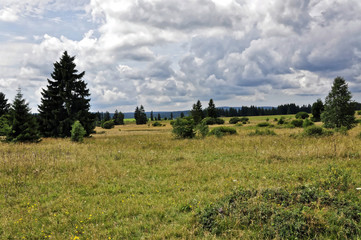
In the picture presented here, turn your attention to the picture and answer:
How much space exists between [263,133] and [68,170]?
20.0 meters

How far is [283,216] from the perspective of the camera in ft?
14.7

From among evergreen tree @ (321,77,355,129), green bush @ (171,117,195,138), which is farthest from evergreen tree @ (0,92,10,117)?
evergreen tree @ (321,77,355,129)

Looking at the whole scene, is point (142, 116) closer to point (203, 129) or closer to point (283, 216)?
point (203, 129)

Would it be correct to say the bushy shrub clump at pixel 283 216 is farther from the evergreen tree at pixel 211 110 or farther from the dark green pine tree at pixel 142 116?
the dark green pine tree at pixel 142 116

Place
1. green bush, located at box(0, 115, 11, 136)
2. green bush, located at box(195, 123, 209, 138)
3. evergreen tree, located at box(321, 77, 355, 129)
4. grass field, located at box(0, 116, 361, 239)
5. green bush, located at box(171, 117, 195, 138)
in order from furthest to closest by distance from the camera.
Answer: evergreen tree, located at box(321, 77, 355, 129) < green bush, located at box(195, 123, 209, 138) < green bush, located at box(171, 117, 195, 138) < green bush, located at box(0, 115, 11, 136) < grass field, located at box(0, 116, 361, 239)

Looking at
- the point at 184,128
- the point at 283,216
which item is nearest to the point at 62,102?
the point at 184,128

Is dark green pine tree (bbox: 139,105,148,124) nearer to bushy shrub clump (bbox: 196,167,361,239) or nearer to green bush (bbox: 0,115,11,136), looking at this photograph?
green bush (bbox: 0,115,11,136)

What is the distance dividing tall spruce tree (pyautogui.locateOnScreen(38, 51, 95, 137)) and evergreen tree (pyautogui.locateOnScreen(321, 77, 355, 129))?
112 ft

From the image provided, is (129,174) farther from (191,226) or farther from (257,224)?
(257,224)

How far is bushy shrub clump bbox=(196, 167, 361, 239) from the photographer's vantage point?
417 centimetres

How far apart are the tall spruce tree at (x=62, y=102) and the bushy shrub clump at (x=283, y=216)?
2940cm

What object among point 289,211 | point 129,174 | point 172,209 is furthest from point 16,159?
point 289,211

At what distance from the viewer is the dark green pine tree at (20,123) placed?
18728 mm

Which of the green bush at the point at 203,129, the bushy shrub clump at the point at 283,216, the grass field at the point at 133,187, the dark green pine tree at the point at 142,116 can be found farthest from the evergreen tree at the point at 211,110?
the bushy shrub clump at the point at 283,216
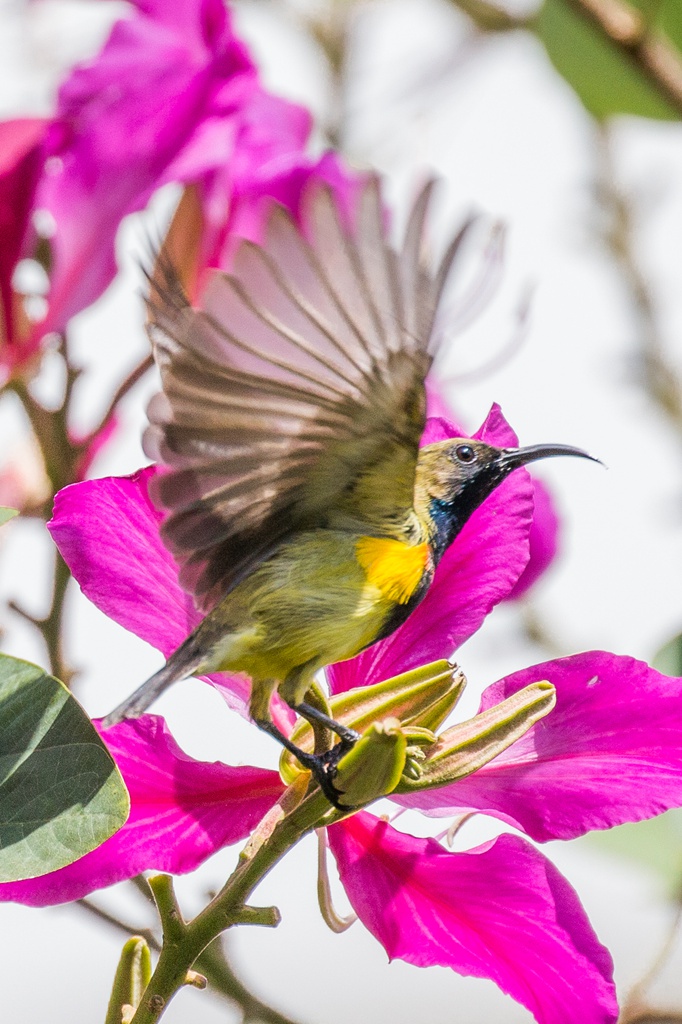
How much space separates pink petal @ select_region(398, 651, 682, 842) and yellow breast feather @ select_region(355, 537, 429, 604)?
0.11 m

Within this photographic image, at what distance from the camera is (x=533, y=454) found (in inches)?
39.1

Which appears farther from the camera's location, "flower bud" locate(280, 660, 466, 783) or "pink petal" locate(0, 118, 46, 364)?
"pink petal" locate(0, 118, 46, 364)

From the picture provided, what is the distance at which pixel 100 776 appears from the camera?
2.54 feet

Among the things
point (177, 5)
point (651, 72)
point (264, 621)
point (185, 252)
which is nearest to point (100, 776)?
point (264, 621)

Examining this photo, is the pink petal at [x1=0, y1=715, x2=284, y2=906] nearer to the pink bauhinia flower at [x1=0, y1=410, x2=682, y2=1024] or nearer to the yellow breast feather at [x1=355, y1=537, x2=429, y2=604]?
the pink bauhinia flower at [x1=0, y1=410, x2=682, y2=1024]

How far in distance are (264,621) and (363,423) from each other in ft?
0.56

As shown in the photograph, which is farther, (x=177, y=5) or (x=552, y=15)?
(x=552, y=15)

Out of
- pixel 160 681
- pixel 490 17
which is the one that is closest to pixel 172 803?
pixel 160 681

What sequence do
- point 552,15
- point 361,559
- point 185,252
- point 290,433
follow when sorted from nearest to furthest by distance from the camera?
1. point 290,433
2. point 361,559
3. point 185,252
4. point 552,15

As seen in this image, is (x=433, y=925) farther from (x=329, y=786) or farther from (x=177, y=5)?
A: (x=177, y=5)

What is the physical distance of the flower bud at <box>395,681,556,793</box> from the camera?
2.62ft

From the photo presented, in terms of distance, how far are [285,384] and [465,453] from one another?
0.66ft

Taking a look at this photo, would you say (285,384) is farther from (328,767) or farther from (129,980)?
(129,980)

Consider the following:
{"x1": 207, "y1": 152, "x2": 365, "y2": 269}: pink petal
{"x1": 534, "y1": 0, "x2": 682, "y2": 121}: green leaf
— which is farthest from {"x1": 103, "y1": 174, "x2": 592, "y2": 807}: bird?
{"x1": 534, "y1": 0, "x2": 682, "y2": 121}: green leaf
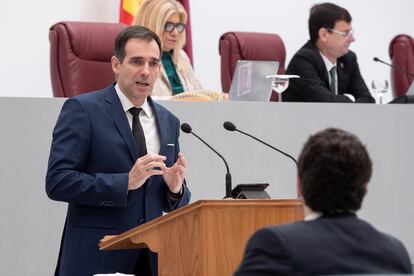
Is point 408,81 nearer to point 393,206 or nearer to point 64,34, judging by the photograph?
point 393,206

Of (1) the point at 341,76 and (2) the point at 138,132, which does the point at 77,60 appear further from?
(2) the point at 138,132

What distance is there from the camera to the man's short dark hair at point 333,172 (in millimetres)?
2004

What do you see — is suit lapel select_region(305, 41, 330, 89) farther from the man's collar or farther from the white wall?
the white wall

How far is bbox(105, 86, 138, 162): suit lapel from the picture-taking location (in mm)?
3469

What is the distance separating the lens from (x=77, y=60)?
5.79 meters

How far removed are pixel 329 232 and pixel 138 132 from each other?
5.35 ft

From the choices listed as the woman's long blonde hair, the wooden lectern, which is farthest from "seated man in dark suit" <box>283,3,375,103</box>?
the wooden lectern

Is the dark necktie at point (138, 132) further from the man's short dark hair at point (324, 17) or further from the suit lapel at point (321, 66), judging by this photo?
the man's short dark hair at point (324, 17)

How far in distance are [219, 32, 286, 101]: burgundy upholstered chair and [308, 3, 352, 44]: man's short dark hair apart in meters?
0.43

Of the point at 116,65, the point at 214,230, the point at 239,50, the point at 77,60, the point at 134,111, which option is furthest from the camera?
the point at 239,50

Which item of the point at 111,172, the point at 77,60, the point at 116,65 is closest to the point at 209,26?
the point at 77,60

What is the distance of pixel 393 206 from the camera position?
536cm

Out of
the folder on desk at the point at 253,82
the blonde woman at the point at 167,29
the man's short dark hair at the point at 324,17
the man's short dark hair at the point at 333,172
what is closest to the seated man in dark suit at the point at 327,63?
the man's short dark hair at the point at 324,17

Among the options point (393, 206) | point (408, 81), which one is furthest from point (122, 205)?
point (408, 81)
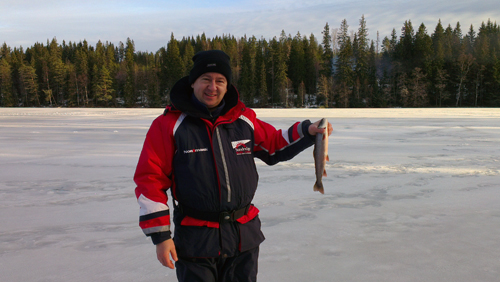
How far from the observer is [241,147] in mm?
1836

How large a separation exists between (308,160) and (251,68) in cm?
5395

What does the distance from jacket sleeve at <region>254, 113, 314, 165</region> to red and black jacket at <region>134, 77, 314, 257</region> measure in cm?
24

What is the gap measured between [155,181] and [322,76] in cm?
5459

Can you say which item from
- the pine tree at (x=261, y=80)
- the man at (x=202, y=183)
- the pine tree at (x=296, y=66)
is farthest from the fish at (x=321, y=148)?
the pine tree at (x=296, y=66)

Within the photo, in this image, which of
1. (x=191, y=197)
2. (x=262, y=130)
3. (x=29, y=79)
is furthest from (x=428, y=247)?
(x=29, y=79)

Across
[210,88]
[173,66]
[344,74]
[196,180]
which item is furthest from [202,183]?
[173,66]

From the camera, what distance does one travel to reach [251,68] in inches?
2324

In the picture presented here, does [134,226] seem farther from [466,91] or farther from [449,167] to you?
[466,91]

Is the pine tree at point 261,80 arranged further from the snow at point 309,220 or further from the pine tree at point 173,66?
the snow at point 309,220

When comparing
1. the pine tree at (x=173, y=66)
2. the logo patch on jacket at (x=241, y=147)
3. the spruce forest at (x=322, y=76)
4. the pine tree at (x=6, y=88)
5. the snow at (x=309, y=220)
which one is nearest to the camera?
the logo patch on jacket at (x=241, y=147)

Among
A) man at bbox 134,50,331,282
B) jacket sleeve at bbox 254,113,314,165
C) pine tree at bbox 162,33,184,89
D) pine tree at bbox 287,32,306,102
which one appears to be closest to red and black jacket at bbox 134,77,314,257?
man at bbox 134,50,331,282

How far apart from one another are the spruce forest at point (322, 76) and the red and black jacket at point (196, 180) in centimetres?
4969

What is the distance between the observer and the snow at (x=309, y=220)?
2604mm

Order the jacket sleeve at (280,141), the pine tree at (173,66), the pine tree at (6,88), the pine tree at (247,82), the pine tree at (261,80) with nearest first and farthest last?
the jacket sleeve at (280,141) → the pine tree at (261,80) → the pine tree at (247,82) → the pine tree at (6,88) → the pine tree at (173,66)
◆ ◆ ◆ ◆ ◆ ◆ ◆
WHAT THE TASK ASKS: In the records above, return only the line that contains "From the camera, what" and every line after it through the last, exactly as they appear.

IN RESPONSE:
From the camera, what distance does one travel to reach [251,68] in inches?
2324

In the picture presented here, does [134,226] seem farther from [466,91] or farther from [449,167] to you?
[466,91]

Is the pine tree at point 261,80 arranged further from the snow at point 309,220 or further from the pine tree at point 173,66?
the snow at point 309,220

When comparing
1. the pine tree at (x=173, y=66)
2. the logo patch on jacket at (x=241, y=147)
3. the spruce forest at (x=322, y=76)
4. the pine tree at (x=6, y=88)
5. the snow at (x=309, y=220)
which one is nearest to the camera?
the logo patch on jacket at (x=241, y=147)

Among
A) man at bbox 134,50,331,282
B) jacket sleeve at bbox 254,113,314,165
C) pine tree at bbox 162,33,184,89
D) pine tree at bbox 287,32,306,102
which one appears to be closest to red and black jacket at bbox 134,77,314,257?
man at bbox 134,50,331,282

How far apart from one another are the spruce forest at point (322, 76) and the red and black jacket at point (196, 180) in centimetres?
4969

What is the distance between the observer and the snow at (x=309, y=220)?
2604mm

Order the jacket sleeve at (280,141), the pine tree at (173,66), the pine tree at (6,88), the pine tree at (247,82), the pine tree at (261,80) with nearest first and farthest last?
the jacket sleeve at (280,141) → the pine tree at (261,80) → the pine tree at (247,82) → the pine tree at (6,88) → the pine tree at (173,66)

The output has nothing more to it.